▶ **Spatial questions based on pictures**:
****

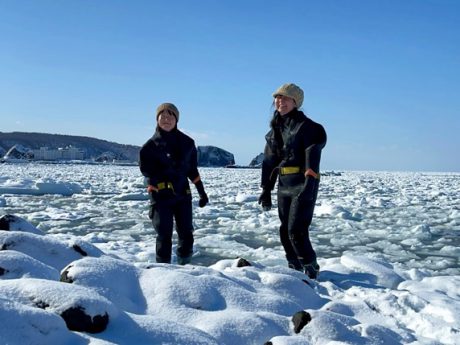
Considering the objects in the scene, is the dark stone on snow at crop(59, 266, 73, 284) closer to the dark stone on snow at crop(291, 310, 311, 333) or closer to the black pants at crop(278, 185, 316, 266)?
the dark stone on snow at crop(291, 310, 311, 333)

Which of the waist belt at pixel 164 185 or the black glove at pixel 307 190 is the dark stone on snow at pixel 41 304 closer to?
the waist belt at pixel 164 185

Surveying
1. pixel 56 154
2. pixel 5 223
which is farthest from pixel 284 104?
pixel 56 154

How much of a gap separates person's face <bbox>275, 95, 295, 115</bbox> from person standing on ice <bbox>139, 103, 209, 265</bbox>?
34.6 inches

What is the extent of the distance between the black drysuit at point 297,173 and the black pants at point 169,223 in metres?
0.85

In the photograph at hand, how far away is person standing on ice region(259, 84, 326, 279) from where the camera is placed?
11.3 ft

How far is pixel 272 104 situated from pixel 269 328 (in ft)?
7.37

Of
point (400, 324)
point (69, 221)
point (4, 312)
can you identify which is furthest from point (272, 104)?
point (69, 221)

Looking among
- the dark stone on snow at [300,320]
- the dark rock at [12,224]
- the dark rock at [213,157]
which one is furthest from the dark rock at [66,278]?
the dark rock at [213,157]

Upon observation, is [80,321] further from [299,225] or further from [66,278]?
[299,225]

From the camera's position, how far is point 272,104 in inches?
148

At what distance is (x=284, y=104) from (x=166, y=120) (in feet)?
3.36

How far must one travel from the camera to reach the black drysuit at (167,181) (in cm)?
369

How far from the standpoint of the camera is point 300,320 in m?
2.00

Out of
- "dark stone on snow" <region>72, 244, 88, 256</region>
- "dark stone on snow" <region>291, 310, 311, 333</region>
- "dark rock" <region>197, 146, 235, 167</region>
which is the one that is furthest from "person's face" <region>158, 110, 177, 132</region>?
"dark rock" <region>197, 146, 235, 167</region>
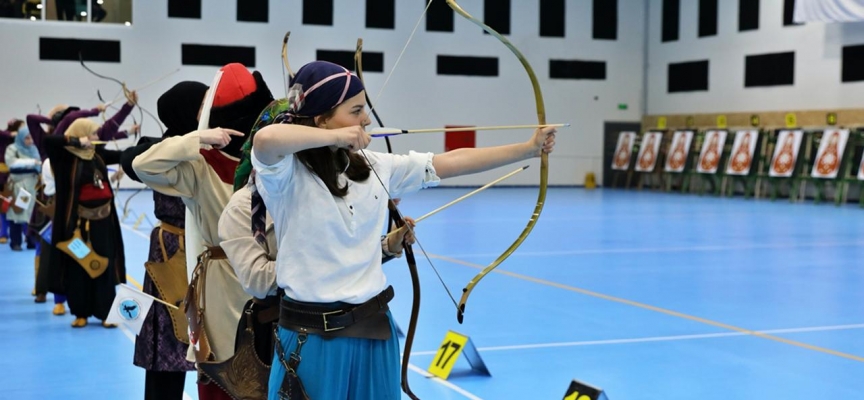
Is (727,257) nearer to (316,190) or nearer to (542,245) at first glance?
(542,245)

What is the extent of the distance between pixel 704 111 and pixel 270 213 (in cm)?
2032

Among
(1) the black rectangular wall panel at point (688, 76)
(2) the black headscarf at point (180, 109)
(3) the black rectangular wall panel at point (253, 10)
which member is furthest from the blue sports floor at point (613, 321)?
(1) the black rectangular wall panel at point (688, 76)

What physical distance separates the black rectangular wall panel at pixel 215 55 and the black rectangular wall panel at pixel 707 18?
9.63 meters

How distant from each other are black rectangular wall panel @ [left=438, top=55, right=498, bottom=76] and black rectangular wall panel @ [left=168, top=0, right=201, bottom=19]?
527 centimetres

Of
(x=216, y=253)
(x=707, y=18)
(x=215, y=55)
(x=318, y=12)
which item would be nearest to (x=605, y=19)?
(x=707, y=18)

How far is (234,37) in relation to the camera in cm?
2034

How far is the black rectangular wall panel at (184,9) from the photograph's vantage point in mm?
19891

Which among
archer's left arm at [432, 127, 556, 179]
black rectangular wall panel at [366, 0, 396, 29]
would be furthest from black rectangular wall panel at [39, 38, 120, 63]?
archer's left arm at [432, 127, 556, 179]

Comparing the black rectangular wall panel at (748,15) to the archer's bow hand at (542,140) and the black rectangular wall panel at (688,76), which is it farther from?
the archer's bow hand at (542,140)

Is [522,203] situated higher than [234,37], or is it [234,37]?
[234,37]

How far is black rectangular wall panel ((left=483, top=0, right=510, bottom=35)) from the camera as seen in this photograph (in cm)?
2198

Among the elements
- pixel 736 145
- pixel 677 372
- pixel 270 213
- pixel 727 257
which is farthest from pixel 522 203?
pixel 270 213

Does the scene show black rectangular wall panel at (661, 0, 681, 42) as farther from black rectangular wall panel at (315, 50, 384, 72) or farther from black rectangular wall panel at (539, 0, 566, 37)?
black rectangular wall panel at (315, 50, 384, 72)

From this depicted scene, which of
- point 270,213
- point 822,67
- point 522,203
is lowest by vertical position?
point 522,203
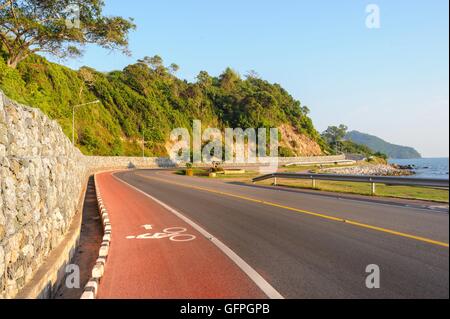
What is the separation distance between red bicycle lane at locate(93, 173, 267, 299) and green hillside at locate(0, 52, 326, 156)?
2345cm

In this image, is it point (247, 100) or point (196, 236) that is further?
point (247, 100)

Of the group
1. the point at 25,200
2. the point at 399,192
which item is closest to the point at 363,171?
the point at 399,192

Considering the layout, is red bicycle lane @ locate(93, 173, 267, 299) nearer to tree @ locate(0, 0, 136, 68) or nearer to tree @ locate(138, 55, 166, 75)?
tree @ locate(0, 0, 136, 68)

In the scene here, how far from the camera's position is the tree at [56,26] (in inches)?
1389

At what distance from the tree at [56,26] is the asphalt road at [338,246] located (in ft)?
100

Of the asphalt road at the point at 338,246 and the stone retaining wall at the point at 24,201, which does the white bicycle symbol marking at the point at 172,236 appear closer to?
the asphalt road at the point at 338,246

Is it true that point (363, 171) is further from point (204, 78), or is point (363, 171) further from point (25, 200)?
point (25, 200)

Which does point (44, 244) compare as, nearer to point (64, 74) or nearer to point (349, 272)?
point (349, 272)

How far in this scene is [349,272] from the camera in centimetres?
571

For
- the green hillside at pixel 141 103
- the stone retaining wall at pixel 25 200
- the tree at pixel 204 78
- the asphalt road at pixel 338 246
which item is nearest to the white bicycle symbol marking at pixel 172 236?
the asphalt road at pixel 338 246

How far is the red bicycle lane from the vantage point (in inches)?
205

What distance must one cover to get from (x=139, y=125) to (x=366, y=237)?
86.4 meters

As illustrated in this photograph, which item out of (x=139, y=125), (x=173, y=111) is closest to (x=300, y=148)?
(x=173, y=111)

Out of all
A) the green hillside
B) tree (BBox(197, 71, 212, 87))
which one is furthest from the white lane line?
tree (BBox(197, 71, 212, 87))
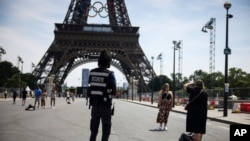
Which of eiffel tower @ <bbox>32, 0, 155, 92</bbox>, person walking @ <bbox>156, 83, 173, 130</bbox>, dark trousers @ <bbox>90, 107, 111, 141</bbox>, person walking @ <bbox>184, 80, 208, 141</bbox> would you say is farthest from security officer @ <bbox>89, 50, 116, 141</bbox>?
eiffel tower @ <bbox>32, 0, 155, 92</bbox>

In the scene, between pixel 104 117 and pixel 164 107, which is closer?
pixel 104 117

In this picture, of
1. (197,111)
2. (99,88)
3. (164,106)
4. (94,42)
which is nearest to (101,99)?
(99,88)

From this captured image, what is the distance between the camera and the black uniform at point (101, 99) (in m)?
7.15

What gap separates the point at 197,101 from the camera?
895cm

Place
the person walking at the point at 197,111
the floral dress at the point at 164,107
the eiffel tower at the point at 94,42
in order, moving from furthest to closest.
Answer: the eiffel tower at the point at 94,42 → the floral dress at the point at 164,107 → the person walking at the point at 197,111

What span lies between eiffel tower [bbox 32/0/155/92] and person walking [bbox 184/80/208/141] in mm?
62918

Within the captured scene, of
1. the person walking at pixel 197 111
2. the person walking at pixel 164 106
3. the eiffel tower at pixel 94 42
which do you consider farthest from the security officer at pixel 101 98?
the eiffel tower at pixel 94 42

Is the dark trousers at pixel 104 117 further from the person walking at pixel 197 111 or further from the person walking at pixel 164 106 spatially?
the person walking at pixel 164 106

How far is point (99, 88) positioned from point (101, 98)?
0.19 m

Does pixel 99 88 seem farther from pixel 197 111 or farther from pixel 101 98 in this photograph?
pixel 197 111

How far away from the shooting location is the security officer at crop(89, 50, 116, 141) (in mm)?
7152

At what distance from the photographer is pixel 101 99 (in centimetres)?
720

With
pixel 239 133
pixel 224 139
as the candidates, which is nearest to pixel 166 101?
pixel 224 139

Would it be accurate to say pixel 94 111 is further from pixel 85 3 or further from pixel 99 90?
pixel 85 3
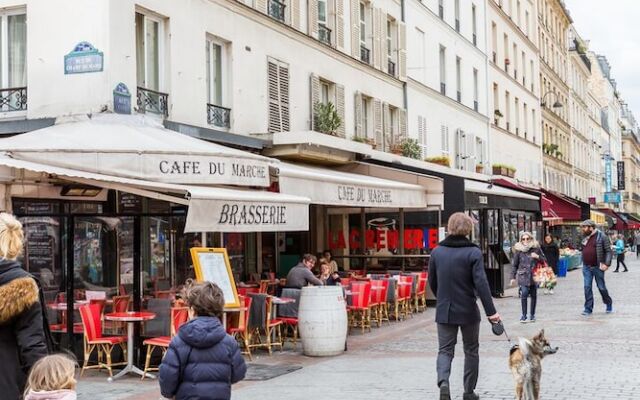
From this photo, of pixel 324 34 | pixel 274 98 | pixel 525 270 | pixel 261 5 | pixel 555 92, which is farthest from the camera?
pixel 555 92

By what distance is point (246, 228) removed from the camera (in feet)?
34.7

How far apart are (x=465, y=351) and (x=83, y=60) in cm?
769

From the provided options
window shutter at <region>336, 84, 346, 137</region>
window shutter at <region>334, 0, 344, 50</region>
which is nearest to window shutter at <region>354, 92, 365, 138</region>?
window shutter at <region>336, 84, 346, 137</region>

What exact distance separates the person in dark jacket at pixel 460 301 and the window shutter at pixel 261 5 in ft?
33.8

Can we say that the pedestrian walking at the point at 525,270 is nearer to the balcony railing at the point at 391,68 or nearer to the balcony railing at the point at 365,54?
the balcony railing at the point at 365,54

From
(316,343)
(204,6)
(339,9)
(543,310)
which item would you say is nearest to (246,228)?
(316,343)

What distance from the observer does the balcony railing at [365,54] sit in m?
22.9

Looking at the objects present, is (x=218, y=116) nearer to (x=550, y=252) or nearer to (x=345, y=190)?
(x=345, y=190)

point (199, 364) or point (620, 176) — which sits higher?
point (620, 176)

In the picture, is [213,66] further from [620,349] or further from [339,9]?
[620,349]

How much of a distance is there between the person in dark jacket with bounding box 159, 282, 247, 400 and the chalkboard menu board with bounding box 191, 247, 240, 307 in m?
5.49

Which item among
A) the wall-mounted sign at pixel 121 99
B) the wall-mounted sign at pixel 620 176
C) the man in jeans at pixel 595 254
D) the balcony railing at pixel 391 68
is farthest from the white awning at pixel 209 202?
the wall-mounted sign at pixel 620 176

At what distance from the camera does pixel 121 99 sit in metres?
12.8

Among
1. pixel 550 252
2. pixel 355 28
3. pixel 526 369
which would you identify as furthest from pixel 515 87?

****

▶ **Instruction**: Copy out the lines of the records again word for word, starting with the line that contains "What physical distance" and going on through the line that contains "527 centimetres".

▶ **Expected answer**:
What physical distance separates the black rectangular wall panel at pixel 215 55 and the black rectangular wall panel at pixel 707 18?
9.63 meters

How distant from each other are black rectangular wall panel @ [left=438, top=55, right=498, bottom=76] and black rectangular wall panel @ [left=168, top=0, right=201, bottom=19]?
527 centimetres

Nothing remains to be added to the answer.